Charades [58] and EPIC-Kitchen [61] contain multiple actions per video, and, like our dataset, they are intended for action detection tasks. Charades is a dataset of videos consisting of common actions such as “Holding a laptop” or “Watching TV.” Each of these actions ranges from a few seconds to tens of seconds in length; the length of time required for each action is small. EPIC-Kitchen is a video dataset with clips of first-person work activities in the kitchen; it differs from general action datasets such as Charades in that it consists of complex work activities in the specialized domain of cooking. In addition, the duration of each work activity is on the order of minutes, and it includes a wide range of work durations, although not as wide as our dataset.

Given these characteristics, EPIC-Kitchen is the dataset most similar to ours. There are three important differences, however, between our dataset and EPIC-Kitchen. First, our dataset covers work in the factory. To the best of our knowledge, there is no other video dataset for work detection in the factory. Therefore, it has been difficult to automate the operation process analysis using video; we believe that the proposed dataset will contribute to the progress of future research. In addition, unlike conventional general action datasets, this dataset is intended for the analysis of specialized work activities consisting of series of complex body movements. Second, our dataset includes a wider range of time periods than EPIC-Kitchen, from a few seconds to several tens of minutes per work activity. In general, having a wider range of work times increases the difficulty of work detection because the model needs to capture both micro and macro changes in the video. As mentioned above, the range of work times has been limited in the past, and therefore models that address this problem have not been well studied. We believe that this dataset will contribute to the development of research on work detection over long periods. Third, the videos in our dataset were captured by a fixed-point camera. Considering actual application to the work site, the method whereby a camera is affixed to the operator and acquires video, such as was done for the videos in EPIC-Kitchen, is not appropriate from the standpoint of the burden on the operator; it is also costly because it is necessary to prepare a camera for each worker. In addition, it has been pointed out that in cases where the background information varies, the work content may be estimated using only the features of the background [83]. An example that is mentioned is that if the background is a tennis court, it is possible to infer that the action in the video is “Tennis Swing” even if the person is removed from the video.
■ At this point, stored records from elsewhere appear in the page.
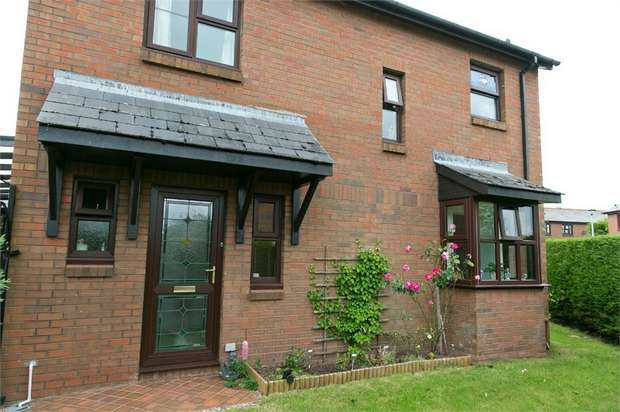 3 Bedrooms Detached House for sale in Beacons Park, Brecon, Powys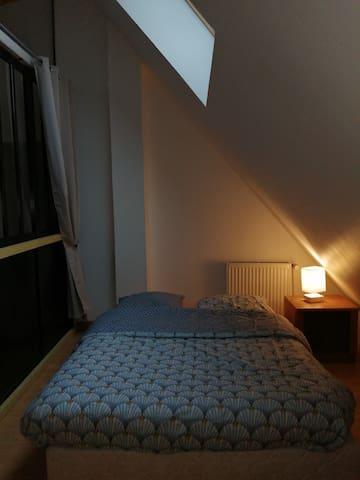 chambre 3  avec lit 140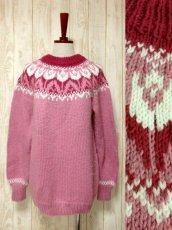 画像1: ☆ ヨーロッパ古着 暖か可愛い★LovelyなPink Color×チューリップ柄♪ざっくり着こなせるレトロガーリーなニットセーター ☆ (1)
If a first-person camera is used for task detection as in EPIC-Kitchen, we can expect that each work activity will have its own characteristic background (e.g., a sink when the activity is washing dishes). Because our dataset uses a fixed-point camera, the background is the same throughout the video. Therefore, it is possible to avoid the problems pointed out by [83] and set up a task that will infer the work content from the worker’s movements rather than the background.

2.3 Action recognition methods

Until the use of CNNs became widespread, manually defined features were proposed as the analysis model for use with the above action recognition datasets. Examples include Oreifej and Liu et al.’s HOND4 feature [84], the HOG feature-based model [85], STIP [86], Gradient and Histogram of Optical Flow [87], 3D Histogram of Gradient [88], SIFT-3D [89], and SURF [90]. The method using Fisher vector representation [91] was also mainstream.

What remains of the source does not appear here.